Monday 21 January, 2008

Doctor, what are you reading?

Would you trust an allopathic doctor who reads, say, self-help diet books or magneto-therapy, whatever that is?

You may, if you are convinced he’s doing so out of plain curiosity, and would never try any of that on you. Otherwise, you’ll keep away from him, though, inconsistently, you may believe and adapt the magneto-therapy and magic diet business on your own.

We expect our experts to read only certain types of books, even when they are reading for pleasure. We expect their libraries to be stacked with reputable journals and tedious tomes.

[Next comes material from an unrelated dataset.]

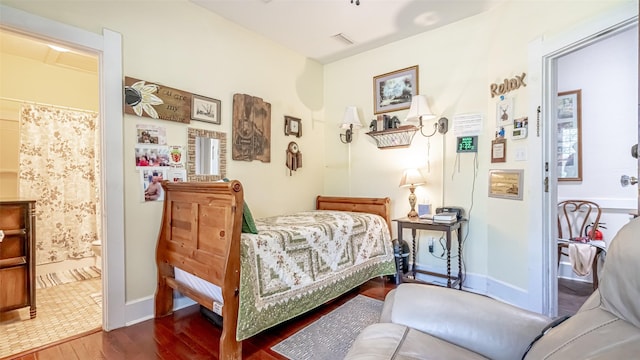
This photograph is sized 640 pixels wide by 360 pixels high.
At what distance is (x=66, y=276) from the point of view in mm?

Strangely, entrepreneurs and executives are exempt from this expectation. Rare is the businessperson who confesses a weakness for perplexing research papers. In fact, many unashamedly admit reading pop physiology or popular statistics.

For example, many a fat cat manager takes great pride in having read Freakonomics. It’s no doubt a wonderful book. I’d recommend it heartily, but as an appetiser, not the main course.

Similarly, executives insist that reading editorials of a business newspaper suffices for all the managerial economics they needs.

And some businessmen go to the extent of damning all reading, claiming that their intuition and commonsense allows them to keep the world wonderfully uncomplicated an profitable.

Yet we obey them unconditionally as employees, and reward them generously as shareholders.

The point is not whether business requires the same degree of continuing education as do professions like engineering, science or medicine. For all I know, excessive learning may be a dangerous thing in big business.

What is strange is the difference in the way we evaluate men in business from the way we (literally) price men in other lines of work.